PRIVATE ABDUL LATIF
EGYPTIAN SOLDIER

By Len A.Hynds
Desert

He was just a black dot in the desert,
it was the buzzards that caught my eye.
They were circling above, but always alert,
just waiting to see me drive by.

It was a soldier, laying there dead,
a young Egyptian, who’d died of thirst.
Those large birds had half eaten his head,
I fired in anger and cursed.

They settled down, some distance away,
as I looked at that young man so still.
From his neck I took his disc so grey,
slowly reading his name with a chill.

Abdul Latif, that plastic it read,
a soldier for the young King Farouk.
Now in Sinai he lay here dead,
did he know when that shilling he took.

In his battle the Israelis had won,
most Egyptians had fled to the rear.
Their officers had already run,
and poor Abdul had wandered in fear.

To the south, lost he had gone,
to the silent wilderness there.
Where the merciless sun always shone,
bringing blindness and death in its glare.

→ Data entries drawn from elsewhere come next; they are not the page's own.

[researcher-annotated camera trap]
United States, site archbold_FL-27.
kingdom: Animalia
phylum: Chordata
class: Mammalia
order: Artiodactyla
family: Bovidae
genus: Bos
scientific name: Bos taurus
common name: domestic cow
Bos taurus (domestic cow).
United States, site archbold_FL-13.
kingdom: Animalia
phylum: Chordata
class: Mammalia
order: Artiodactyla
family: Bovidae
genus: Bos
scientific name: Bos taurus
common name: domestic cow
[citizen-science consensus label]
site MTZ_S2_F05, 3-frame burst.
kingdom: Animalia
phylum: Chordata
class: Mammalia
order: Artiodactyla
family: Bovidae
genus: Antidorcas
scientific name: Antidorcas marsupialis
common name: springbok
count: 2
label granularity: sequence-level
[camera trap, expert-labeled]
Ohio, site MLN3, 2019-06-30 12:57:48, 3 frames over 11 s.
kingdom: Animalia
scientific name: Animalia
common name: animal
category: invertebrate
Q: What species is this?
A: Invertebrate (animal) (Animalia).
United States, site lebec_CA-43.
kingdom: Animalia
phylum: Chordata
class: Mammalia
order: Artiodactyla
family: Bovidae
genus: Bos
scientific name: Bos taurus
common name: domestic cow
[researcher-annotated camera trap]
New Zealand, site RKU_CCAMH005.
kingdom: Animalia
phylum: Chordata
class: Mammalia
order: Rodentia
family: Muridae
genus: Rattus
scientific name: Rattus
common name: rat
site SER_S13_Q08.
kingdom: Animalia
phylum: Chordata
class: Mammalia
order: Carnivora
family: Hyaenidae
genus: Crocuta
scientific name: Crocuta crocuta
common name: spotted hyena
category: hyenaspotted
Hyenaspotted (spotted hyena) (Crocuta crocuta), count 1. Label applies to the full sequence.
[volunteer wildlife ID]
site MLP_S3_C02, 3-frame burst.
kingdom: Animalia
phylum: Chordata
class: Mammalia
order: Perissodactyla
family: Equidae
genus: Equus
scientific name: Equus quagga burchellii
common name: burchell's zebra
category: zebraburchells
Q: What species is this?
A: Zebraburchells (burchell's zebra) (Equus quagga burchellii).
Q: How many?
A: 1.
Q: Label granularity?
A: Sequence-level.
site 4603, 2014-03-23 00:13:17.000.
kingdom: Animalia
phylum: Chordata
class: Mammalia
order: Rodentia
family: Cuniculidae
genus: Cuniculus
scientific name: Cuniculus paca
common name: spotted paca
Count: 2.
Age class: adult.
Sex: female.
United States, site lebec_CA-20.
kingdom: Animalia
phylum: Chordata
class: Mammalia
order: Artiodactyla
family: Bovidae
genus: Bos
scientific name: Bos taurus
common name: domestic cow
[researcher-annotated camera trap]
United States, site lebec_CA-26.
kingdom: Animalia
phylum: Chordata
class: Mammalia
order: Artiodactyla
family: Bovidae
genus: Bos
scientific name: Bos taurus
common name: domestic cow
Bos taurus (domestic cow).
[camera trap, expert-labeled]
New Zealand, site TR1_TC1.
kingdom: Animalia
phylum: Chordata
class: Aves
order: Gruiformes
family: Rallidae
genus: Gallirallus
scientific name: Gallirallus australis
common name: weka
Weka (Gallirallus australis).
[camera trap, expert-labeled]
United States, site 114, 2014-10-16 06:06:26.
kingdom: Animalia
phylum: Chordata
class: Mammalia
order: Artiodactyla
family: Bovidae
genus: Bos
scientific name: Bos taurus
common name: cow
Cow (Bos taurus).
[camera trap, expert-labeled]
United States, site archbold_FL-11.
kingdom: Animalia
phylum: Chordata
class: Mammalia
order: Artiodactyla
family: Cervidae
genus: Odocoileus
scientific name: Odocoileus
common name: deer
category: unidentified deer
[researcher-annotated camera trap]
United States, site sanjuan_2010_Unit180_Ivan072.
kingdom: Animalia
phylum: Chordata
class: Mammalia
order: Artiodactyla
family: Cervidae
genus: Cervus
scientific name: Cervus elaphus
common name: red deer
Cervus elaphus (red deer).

I took a picture from his hand,
and a letter from his mum.
I buried him in that deep sand,
the buzzards watched me dumb.

I stood in silent homage still,
his god I didn’t know.
A soldiers silent farewell drill,
before I had to go.

His burial spot will never be found,
beside that tall shifting dune,
even though I marked his mound,
it would be covered so soon.

I only hope his mother was told,
that I had buried her son with respect,
by an English Christian, in that land so old,
and not left to a timeless neglect.

This is part of an 'Egyptian Trilogy' all relating to the same incident,
the second being, 'The Dream', and the third, ' A Soldiers Last Request'.